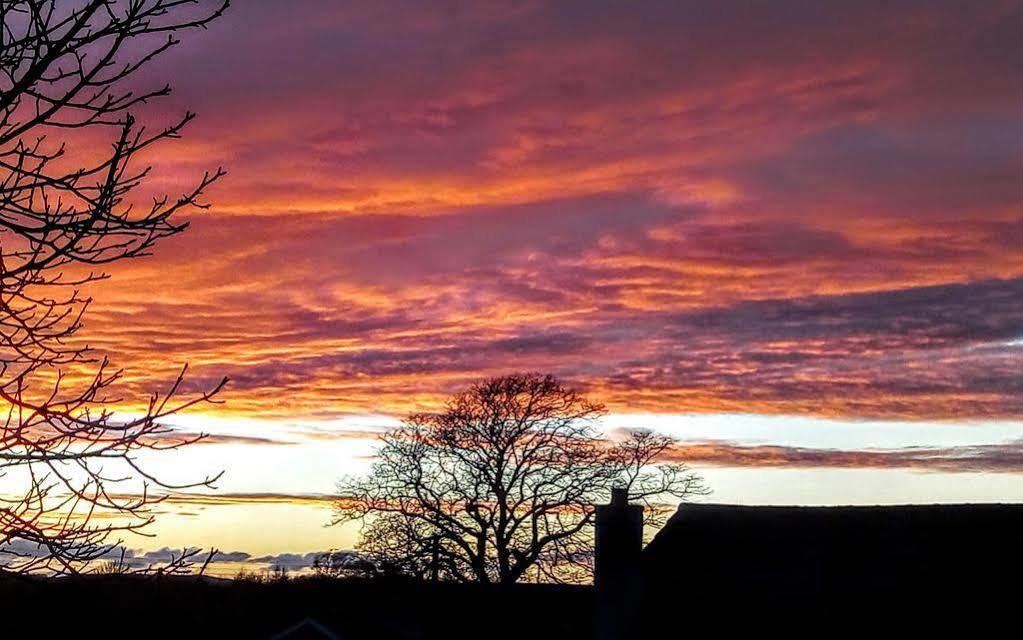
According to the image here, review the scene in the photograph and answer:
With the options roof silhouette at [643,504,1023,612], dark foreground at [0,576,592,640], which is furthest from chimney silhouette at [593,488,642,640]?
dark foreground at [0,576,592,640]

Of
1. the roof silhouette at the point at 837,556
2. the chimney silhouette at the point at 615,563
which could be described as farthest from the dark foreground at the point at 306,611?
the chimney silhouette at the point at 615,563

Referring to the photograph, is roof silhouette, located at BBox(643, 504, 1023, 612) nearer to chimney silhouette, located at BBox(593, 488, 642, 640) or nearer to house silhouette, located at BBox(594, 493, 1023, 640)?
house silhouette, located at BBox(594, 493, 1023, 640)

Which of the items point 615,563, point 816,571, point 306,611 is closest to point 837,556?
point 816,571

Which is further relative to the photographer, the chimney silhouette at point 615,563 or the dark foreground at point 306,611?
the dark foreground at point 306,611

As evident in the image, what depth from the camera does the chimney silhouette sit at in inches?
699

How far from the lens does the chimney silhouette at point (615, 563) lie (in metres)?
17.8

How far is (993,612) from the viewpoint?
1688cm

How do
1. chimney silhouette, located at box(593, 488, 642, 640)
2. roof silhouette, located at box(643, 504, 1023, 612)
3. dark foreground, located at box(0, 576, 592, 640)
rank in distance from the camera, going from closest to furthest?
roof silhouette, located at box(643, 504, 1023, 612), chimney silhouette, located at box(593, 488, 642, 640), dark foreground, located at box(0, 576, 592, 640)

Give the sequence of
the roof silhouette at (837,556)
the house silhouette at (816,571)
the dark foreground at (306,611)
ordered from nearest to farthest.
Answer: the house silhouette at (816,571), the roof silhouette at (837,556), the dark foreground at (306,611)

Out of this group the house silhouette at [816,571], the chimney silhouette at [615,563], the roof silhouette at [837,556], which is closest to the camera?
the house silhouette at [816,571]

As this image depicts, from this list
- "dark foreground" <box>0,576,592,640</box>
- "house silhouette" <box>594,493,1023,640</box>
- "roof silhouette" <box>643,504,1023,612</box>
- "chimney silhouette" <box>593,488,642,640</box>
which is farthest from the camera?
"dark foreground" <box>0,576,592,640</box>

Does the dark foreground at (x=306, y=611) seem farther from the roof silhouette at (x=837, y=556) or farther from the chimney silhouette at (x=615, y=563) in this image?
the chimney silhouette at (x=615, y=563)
--
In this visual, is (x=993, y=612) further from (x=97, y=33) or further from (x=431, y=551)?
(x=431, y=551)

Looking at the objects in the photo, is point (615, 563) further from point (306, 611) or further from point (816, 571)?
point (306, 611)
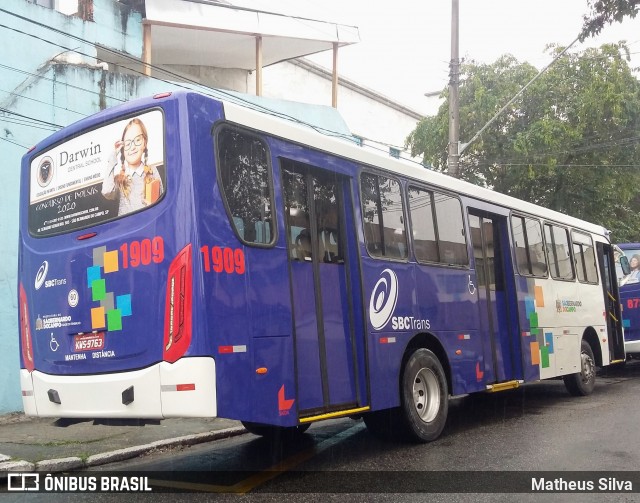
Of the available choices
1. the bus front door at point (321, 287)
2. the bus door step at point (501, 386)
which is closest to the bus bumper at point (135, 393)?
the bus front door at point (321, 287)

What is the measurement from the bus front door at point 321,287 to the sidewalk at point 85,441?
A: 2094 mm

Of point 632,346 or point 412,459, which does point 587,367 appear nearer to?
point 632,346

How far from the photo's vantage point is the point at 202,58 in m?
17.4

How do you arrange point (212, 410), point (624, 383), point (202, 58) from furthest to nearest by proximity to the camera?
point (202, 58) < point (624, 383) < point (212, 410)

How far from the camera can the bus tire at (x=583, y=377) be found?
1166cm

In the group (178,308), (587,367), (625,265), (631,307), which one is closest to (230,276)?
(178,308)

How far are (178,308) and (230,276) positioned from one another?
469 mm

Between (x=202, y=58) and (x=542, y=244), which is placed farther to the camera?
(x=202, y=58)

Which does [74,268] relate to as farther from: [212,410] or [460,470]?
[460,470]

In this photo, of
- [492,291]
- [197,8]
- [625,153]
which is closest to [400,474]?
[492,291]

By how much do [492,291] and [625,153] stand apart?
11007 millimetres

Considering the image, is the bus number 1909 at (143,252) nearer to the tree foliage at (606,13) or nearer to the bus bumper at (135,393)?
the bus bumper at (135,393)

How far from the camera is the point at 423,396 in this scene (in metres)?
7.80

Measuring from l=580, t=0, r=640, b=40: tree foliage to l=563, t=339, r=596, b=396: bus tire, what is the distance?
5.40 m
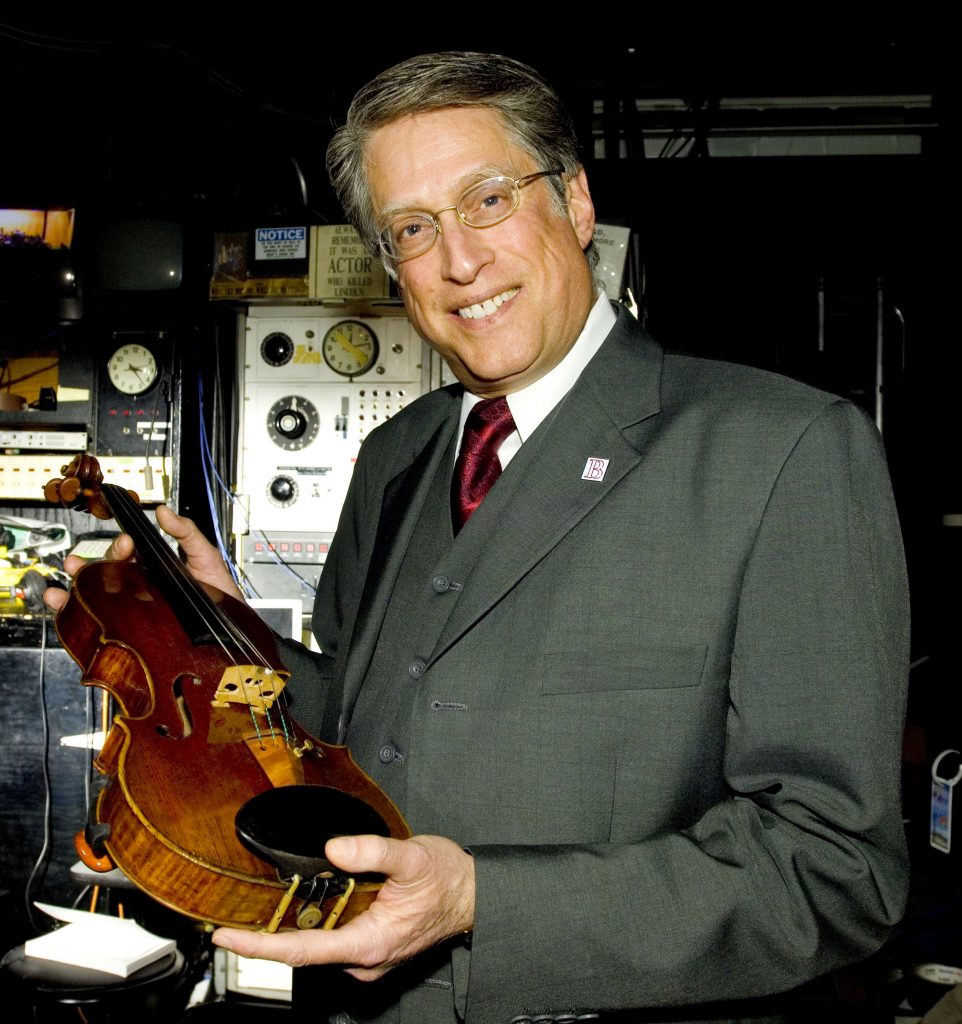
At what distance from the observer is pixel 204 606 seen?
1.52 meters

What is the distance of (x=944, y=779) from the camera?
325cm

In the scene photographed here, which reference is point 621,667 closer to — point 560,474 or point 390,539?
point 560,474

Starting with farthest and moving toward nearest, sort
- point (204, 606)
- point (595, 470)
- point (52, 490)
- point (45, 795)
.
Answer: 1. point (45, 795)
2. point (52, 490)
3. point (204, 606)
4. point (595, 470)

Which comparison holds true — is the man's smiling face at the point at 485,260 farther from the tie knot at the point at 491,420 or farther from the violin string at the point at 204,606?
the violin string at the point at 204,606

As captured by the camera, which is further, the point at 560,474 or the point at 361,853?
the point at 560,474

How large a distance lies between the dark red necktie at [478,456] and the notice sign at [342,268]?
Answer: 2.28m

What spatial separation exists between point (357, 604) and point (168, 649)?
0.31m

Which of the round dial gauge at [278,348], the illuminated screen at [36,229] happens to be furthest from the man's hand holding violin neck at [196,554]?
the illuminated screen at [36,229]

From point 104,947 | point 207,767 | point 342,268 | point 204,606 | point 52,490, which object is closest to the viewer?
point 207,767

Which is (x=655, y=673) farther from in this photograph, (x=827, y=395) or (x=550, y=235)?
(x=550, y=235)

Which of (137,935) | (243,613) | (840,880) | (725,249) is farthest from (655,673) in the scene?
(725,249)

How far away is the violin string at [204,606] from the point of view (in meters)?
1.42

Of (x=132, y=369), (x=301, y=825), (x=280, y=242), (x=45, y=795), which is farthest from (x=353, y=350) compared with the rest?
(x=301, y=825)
---
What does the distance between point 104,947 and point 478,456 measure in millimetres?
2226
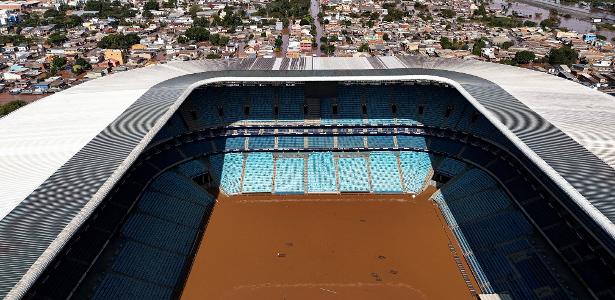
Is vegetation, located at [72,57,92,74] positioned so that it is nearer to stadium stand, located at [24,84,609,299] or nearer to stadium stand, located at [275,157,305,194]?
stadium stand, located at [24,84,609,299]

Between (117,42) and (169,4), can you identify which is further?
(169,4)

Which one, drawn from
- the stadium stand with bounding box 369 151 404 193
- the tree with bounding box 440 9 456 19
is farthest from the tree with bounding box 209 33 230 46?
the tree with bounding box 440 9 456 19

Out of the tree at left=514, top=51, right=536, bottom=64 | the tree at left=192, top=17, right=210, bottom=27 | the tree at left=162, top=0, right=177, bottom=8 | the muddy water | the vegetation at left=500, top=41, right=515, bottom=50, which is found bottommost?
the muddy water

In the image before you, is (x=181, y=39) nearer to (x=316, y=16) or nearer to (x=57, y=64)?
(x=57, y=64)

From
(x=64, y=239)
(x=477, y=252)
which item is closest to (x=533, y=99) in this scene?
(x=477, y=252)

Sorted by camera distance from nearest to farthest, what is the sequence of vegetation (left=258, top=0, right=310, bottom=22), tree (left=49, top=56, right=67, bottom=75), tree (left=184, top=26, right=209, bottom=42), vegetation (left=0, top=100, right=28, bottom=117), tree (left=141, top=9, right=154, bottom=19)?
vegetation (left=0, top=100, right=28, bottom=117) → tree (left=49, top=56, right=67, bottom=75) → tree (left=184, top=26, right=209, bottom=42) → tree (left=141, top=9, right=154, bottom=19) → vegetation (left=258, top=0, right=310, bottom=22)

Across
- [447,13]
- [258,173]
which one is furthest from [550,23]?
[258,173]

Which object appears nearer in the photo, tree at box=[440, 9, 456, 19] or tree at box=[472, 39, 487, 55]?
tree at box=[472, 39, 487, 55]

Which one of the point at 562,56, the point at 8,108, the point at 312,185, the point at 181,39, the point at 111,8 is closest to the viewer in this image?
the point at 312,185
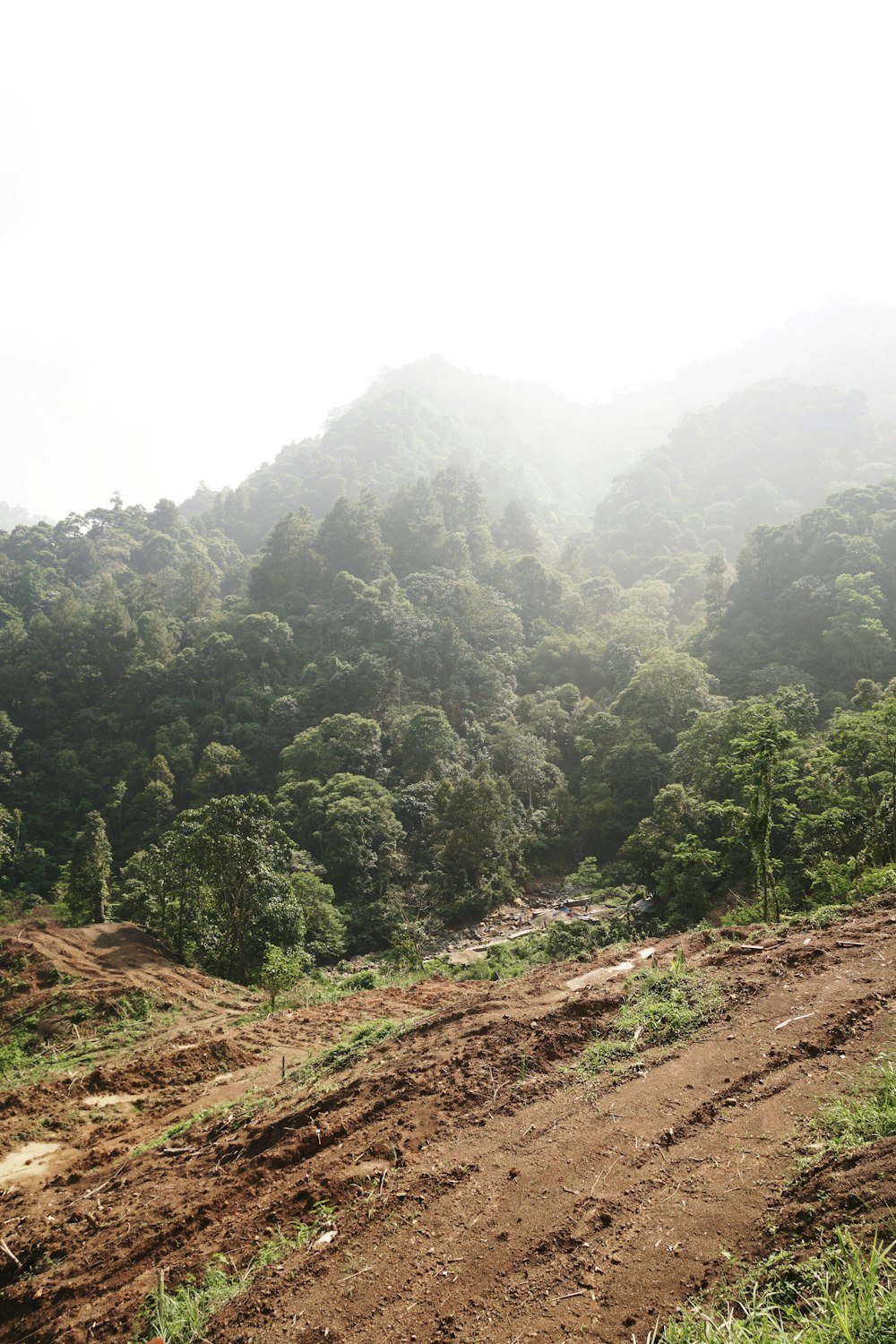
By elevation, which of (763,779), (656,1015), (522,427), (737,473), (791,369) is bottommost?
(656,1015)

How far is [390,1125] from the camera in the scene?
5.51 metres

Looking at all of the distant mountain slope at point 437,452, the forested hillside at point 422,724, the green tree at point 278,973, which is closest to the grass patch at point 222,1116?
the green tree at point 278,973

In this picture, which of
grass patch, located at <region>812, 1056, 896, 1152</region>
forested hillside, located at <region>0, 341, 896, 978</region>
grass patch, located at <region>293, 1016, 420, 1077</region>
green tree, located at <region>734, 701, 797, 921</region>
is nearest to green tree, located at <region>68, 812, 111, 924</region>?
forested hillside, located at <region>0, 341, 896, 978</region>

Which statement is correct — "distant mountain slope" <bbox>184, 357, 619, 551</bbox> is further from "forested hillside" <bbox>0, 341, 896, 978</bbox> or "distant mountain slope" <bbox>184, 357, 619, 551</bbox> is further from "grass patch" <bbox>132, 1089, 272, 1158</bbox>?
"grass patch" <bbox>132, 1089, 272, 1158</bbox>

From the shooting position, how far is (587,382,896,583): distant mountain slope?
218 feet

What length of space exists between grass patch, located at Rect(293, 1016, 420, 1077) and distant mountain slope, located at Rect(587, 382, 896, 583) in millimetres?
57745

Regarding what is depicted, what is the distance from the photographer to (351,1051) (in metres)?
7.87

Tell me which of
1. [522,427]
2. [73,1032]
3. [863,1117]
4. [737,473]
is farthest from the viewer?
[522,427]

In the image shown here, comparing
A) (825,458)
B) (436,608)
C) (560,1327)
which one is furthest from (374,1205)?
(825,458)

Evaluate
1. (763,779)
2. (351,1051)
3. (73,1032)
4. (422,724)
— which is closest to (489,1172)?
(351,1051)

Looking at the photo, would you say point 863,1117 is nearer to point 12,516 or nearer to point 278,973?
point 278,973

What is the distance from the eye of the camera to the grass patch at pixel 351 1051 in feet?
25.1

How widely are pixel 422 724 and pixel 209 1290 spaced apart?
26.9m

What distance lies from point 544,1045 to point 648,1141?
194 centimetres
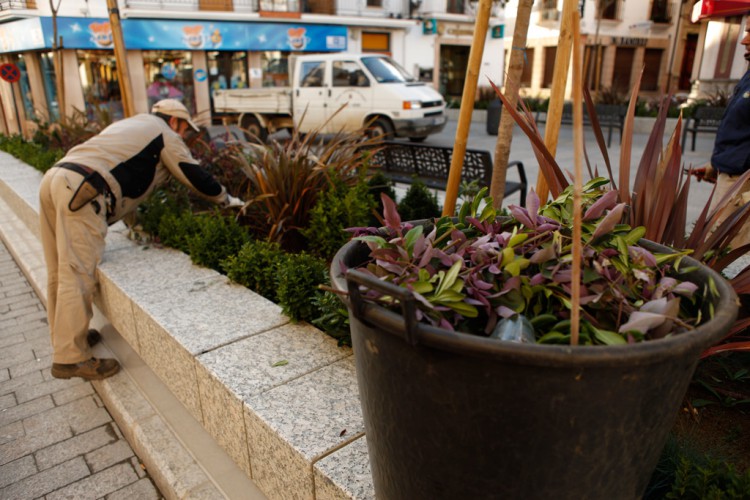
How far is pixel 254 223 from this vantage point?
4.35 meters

Given exercise
Rewrite the rows starting at the line that contains "Between (x=202, y=58)" and ending at the line that contains "11007 millimetres", changing "closest" to "nearest" and keeping everything else the same.

Task solution
Between (x=202, y=58) and (x=542, y=244), which is placed farther to the camera?
(x=202, y=58)

Which does [74,268] relate to as farther from: [212,410] or [460,470]?
[460,470]

In this photo, of
- [492,291]
- [197,8]
- [625,153]
which is nearest to [400,474]?
[492,291]

By how much do [492,291] and [625,153] stand apart?
11007 millimetres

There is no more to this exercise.